Starting at "CL-S Very rapid" and stopping after "we need what?", copy the storage transcript with every "batteries" changed to "pumped hydro".

Source excerpt:
## Begin
CL-S Very rapid response storage, they can deliver. That takes very little energy. So, we cost it, we assume batteries, but we don't...

ML I'm assuming all of that goes to either demand response, batteries or some kind of synthetic inertia. And we should move back to the core of the study. Because you've thrown out this number of 30 terawatt hours, but you've also spoken to me about 80 terawatt hours, and 100 terawatt hours. So, under what conditions do we need what?

CL-S Okay. So, that's a difficult question, because it depends.... I'm always being asked, tell is what volume of storage we need. And it's not a very well defined question. First of all, if there's some nuclear, you're going to need less. So, you know, things like that. But also, as I said, it depends: there's this trade-off between how much you're prepared to build of wind, and how much storage. So, in the range we are looking at, we had to store... I don't know how 30 got in the conversation. Oh, because we were putting 1000 times hydro. But actually, it's more than that. We need, with just hydrogen, we need between about 60 and 100 terawatt hours. That's the heat capacity of the hydrogen. Now, to put that in context, the UK today is using about 300 terawatt hours a year of electricity. So, the energy that's got to be the capacity, has to be about a third of the annual electricity generation in this country, something like that, depending on what units you use and so on and so forth.

ML And one thing we haven't touched on, and we need to, is that demand is going to go up, right? We didn't talk about the demand side; I'm assuming - I know, because I've seen some of the output already - that that is going to approximately double, more than double in that period up to 2050? And that's because of transportation and heating going electric, I'm assuming?
## End
Rows:
## Begin
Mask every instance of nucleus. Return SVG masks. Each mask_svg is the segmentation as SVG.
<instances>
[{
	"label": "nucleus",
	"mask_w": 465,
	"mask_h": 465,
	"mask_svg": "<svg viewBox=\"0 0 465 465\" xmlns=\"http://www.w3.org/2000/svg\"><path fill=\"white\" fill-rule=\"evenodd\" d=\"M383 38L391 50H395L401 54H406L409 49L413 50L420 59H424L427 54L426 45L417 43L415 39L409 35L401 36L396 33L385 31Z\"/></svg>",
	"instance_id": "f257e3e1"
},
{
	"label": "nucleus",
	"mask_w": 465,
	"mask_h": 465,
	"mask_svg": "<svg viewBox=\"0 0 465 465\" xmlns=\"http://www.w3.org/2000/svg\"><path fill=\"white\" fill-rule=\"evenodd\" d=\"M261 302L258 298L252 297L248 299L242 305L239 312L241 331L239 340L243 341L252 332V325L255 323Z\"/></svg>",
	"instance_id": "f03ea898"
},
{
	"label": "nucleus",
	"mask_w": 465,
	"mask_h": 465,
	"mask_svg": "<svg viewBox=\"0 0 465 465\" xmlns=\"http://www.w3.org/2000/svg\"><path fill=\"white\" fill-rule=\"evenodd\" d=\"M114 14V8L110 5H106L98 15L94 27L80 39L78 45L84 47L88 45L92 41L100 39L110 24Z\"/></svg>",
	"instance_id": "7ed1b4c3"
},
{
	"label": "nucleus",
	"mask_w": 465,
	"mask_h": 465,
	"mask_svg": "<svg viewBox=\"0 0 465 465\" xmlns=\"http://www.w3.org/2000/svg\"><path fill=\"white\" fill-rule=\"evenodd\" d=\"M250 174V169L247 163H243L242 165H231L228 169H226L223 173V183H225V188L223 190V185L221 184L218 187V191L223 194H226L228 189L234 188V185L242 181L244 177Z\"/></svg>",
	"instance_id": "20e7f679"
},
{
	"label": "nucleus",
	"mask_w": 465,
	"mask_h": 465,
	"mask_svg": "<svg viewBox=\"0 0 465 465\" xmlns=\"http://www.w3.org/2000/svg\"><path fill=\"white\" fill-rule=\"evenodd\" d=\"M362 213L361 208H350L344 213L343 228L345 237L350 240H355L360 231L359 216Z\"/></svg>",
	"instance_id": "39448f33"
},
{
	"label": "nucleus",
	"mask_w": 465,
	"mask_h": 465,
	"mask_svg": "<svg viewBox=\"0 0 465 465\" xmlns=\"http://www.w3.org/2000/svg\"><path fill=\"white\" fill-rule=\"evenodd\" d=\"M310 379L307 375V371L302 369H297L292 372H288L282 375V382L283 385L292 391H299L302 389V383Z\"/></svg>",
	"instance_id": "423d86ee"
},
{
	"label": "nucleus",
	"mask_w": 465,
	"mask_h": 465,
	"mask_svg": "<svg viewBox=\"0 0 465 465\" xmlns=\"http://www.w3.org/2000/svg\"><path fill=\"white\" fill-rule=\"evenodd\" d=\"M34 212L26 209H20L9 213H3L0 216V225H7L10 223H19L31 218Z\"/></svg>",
## End
Final result:
CL-S Very rapid response storage, they can deliver. That takes very little energy. So, we cost it, we assume pumped hydro, but we don't...

ML I'm assuming all of that goes to either demand response, pumped hydro or some kind of synthetic inertia. And we should move back to the core of the study. Because you've thrown out this number of 30 terawatt hours, but you've also spoken to me about 80 terawatt hours, and 100 terawatt hours. So, under what conditions do we need what?